Reproduce every one of the lines below word for word, omitting the pictures.

-- start --

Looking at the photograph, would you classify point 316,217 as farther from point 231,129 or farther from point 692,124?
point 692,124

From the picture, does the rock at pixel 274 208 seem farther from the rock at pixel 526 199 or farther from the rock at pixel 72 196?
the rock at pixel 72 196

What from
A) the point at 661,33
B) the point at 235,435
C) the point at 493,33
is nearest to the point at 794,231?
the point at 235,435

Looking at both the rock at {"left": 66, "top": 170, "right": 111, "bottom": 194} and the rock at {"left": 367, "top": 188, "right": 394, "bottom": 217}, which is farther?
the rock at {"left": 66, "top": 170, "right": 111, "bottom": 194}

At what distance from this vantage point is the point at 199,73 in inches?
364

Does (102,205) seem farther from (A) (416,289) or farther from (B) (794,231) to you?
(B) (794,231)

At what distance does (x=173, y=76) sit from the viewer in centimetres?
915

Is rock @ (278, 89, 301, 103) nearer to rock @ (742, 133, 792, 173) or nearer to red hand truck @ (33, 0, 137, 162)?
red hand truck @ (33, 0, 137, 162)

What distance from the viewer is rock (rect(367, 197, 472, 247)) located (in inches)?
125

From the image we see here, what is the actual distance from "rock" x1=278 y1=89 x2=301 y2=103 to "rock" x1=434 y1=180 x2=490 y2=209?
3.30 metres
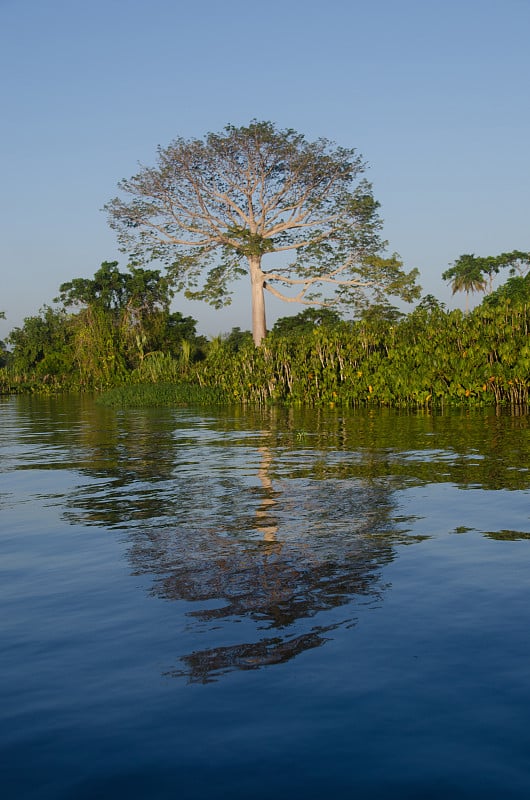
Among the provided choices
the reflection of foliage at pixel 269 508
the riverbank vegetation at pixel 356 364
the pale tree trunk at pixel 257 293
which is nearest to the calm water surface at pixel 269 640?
the reflection of foliage at pixel 269 508

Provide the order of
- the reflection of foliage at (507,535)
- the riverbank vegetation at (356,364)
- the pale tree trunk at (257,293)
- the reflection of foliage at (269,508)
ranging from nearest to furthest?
the reflection of foliage at (269,508)
the reflection of foliage at (507,535)
the riverbank vegetation at (356,364)
the pale tree trunk at (257,293)

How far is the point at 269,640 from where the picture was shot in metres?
4.90

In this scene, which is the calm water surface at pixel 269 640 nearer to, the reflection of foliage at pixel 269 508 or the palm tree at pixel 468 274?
the reflection of foliage at pixel 269 508

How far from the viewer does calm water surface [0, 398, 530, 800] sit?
3.52m

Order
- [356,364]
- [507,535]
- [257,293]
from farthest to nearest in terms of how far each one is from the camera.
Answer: [257,293] → [356,364] → [507,535]

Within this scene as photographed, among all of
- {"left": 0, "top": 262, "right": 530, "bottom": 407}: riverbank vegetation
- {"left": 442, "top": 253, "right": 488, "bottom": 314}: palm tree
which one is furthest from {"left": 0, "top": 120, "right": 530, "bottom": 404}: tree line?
{"left": 442, "top": 253, "right": 488, "bottom": 314}: palm tree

-- end --

*Solution for this problem*
Looking at the photograph, would you classify point 316,217 as farther from point 231,129 or farther from point 692,124?
point 692,124

From the picture, does the rock at pixel 274 208 seem farther from the rock at pixel 526 199 or farther from the rock at pixel 72 196?
the rock at pixel 72 196

What from
A) the point at 661,33
B) the point at 235,435
C) the point at 493,33
is nearest to the point at 794,231?
the point at 235,435

Looking at both the rock at {"left": 66, "top": 170, "right": 111, "bottom": 194} and the rock at {"left": 367, "top": 188, "right": 394, "bottom": 217}, which is farther?
the rock at {"left": 66, "top": 170, "right": 111, "bottom": 194}

At what distance from this vantage point is the point at 199,73 in inches?
364

Does (102,205) seem farther from (A) (416,289) or farther from (B) (794,231) to you?
(B) (794,231)

At what distance does (x=173, y=76) sit from the viewer in centimetres?
915

Is rock @ (278, 89, 301, 103) nearer to rock @ (742, 133, 792, 173) or nearer to red hand truck @ (33, 0, 137, 162)?
red hand truck @ (33, 0, 137, 162)

What distance from the viewer is rock (rect(367, 197, 472, 247)) located (in inches)?
125

From the image we see here, what is the actual distance from "rock" x1=278 y1=89 x2=301 y2=103 to "rock" x1=434 y1=180 x2=490 y2=209?
3.30 metres
Among the provided choices
the reflection of foliage at pixel 269 508
the riverbank vegetation at pixel 356 364
the pale tree trunk at pixel 257 293
which is nearest to the calm water surface at pixel 269 640?
the reflection of foliage at pixel 269 508

Provide the order of
- the reflection of foliage at (507,535)
- the riverbank vegetation at (356,364)
- the pale tree trunk at (257,293)
- the reflection of foliage at (269,508)
ranging from nearest to furthest?
the reflection of foliage at (269,508)
the reflection of foliage at (507,535)
the riverbank vegetation at (356,364)
the pale tree trunk at (257,293)

How far is the point at 269,640 from where the picture was shot in metres?
4.90

In this scene, which is the calm water surface at pixel 269 640 nearer to, the reflection of foliage at pixel 269 508 or the palm tree at pixel 468 274?
the reflection of foliage at pixel 269 508

How far from the viewer does calm water surface [0, 398, 530, 800] sit?
3.52m

Order
- [356,364]
- [507,535]
- [257,293]
from farthest to nearest in terms of how far each one is from the camera.
Answer: [257,293] → [356,364] → [507,535]

Within this scene as photographed, among all of
- {"left": 0, "top": 262, "right": 530, "bottom": 407}: riverbank vegetation
- {"left": 442, "top": 253, "right": 488, "bottom": 314}: palm tree
which one is furthest from {"left": 0, "top": 120, "right": 530, "bottom": 404}: tree line?
{"left": 442, "top": 253, "right": 488, "bottom": 314}: palm tree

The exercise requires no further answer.